Risking domestic peace
Astonishingly enough, the German lawmakers promoted the inclusion of Armenian “genocide” teaching in school curricula. Noting that so far only one federal state (Brandenburg) has implemented such curriculum, they argued for wider implementation.
The lawmakers appear to be oblivious to what that might mean for domestic peace. There is little doubt that the “genocide” curriculum – apart from telling a lie - will increase religious and ethnic strife in a country where there are 3 million ethnic Turks. It may also serve as fodder to the Neo-Nazi movement. More Möllns, more Solingens, more Turcophobia! Ethnic tensions are simmering in German society.
In an attempt at magnanimity, the German lawmakers “regretfully” accepted Germany’ responsibility for the 1915 events. They noted that the German Empire, an ally of the Ottoman Empire in World War I, did not interfere with the 1915 events, and apologized to Armenians.
But in so doing, the Bundestag opened a Pandora’s box for Germany - an unintended consequence.
For if the 1915 events indeed constitute genocide, Germany may be viewed as a co-conspirator, and liable to pay restitution to Armenians. Since Germany has no territory to cede to Armenians, and since the Bundestag has already apologized, that would mean monetary compensation. And a princely sum at that!
Sure enough! True to his reputation, the chief Armenian lobbyist-in-waiting, Harut Sassounian, jumped on the opportunity. In a June 7, 2016 article published in The California Courier, the lobbyist stated: “Germany now has to make appropriate amends to Armenians, thus setting a venerable example for Turkey, not only in recognition, but also in restitution.”
Voila! It remains to be seen how this scenario will unfold. Turks will be watching in delight.
During the past year the Turkish-German relations reached a low point – in part due to the migrant crisis, but in part also due to tension created with Turkish President Erdoğan. The Bundestag undertook the “genocide” resolution with the intent to punish Turkey.
But the German parliament became carried away when it entered into territory it should not have. Exceeding its authority, it acted as a tribunal of law, mocking international norms. It ignored historical facts, while at the same time exposed racism and double standard.

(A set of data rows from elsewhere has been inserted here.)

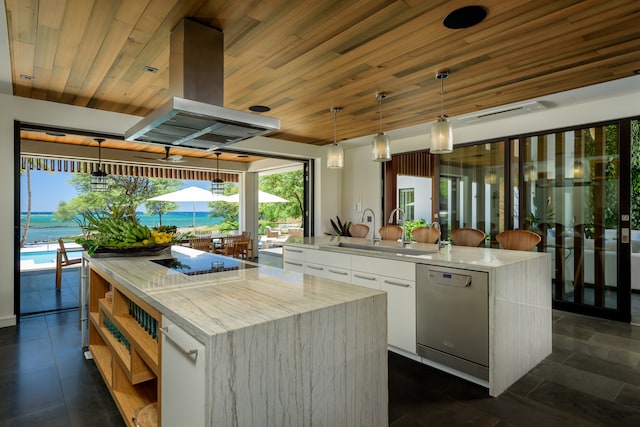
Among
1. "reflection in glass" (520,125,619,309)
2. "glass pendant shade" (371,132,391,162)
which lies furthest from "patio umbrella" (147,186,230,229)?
"reflection in glass" (520,125,619,309)

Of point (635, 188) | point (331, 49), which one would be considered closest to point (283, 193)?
point (635, 188)

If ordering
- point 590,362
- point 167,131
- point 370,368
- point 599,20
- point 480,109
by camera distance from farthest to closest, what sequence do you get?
point 480,109, point 590,362, point 167,131, point 599,20, point 370,368

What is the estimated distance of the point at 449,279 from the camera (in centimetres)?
231

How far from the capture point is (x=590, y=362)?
8.56ft

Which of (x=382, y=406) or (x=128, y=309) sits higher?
(x=128, y=309)

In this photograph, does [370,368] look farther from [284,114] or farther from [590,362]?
[284,114]

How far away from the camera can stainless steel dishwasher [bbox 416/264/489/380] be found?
216cm

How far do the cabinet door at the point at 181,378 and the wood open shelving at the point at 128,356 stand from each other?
116 millimetres

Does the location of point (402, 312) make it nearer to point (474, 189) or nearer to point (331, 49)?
point (331, 49)

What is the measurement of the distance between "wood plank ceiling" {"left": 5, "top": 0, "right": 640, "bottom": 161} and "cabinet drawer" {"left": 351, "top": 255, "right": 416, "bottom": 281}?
1.60 m

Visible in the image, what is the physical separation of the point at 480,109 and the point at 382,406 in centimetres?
370

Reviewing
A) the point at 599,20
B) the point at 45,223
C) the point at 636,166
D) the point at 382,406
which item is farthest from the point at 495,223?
the point at 45,223

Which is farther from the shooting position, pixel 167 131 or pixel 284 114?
pixel 284 114

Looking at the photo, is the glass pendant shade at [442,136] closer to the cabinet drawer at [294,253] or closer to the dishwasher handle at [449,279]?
the dishwasher handle at [449,279]
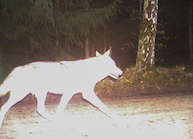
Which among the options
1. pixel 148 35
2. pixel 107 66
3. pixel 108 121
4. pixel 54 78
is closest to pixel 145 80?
pixel 148 35

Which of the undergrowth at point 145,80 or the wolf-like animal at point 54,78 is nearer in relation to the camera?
the wolf-like animal at point 54,78

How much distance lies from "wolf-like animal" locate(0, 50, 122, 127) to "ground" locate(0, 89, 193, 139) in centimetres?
49

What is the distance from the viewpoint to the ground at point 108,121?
19.7ft

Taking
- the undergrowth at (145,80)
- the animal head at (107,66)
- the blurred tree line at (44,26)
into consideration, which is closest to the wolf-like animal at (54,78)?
the animal head at (107,66)

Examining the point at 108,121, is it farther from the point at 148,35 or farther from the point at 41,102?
the point at 148,35

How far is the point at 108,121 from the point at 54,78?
161cm

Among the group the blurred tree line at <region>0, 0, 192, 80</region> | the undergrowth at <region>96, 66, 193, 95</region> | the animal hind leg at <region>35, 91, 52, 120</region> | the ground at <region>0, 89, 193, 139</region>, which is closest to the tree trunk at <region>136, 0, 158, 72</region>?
the undergrowth at <region>96, 66, 193, 95</region>

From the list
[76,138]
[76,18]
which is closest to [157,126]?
[76,138]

Fuelled by a combination of Turcophobia and Islamophobia, the resolution had a dark underbelly.
One is tempted to ask: What would the German parliament’s attitude be if in 1915 the perpetrators were Christian and victims Muslim? A similar question could be directed to other Western parliaments. To answer this question, one need not go farther than the recent past: The Srebrenica genocide and the Khojaly massacre in the 1990s.
Or shall we go some years back and ask what happened to the Crimean Tatars? History is replete with duplicity.
Considering all, the Bundestag resolution was a disgrace, and should be rescinded. It should be rescinded if for no reason than to honor truth. It will in no way help Turkish-German and Turkish-Armenian relations. Western nations should face their own history before lecturing Turkey.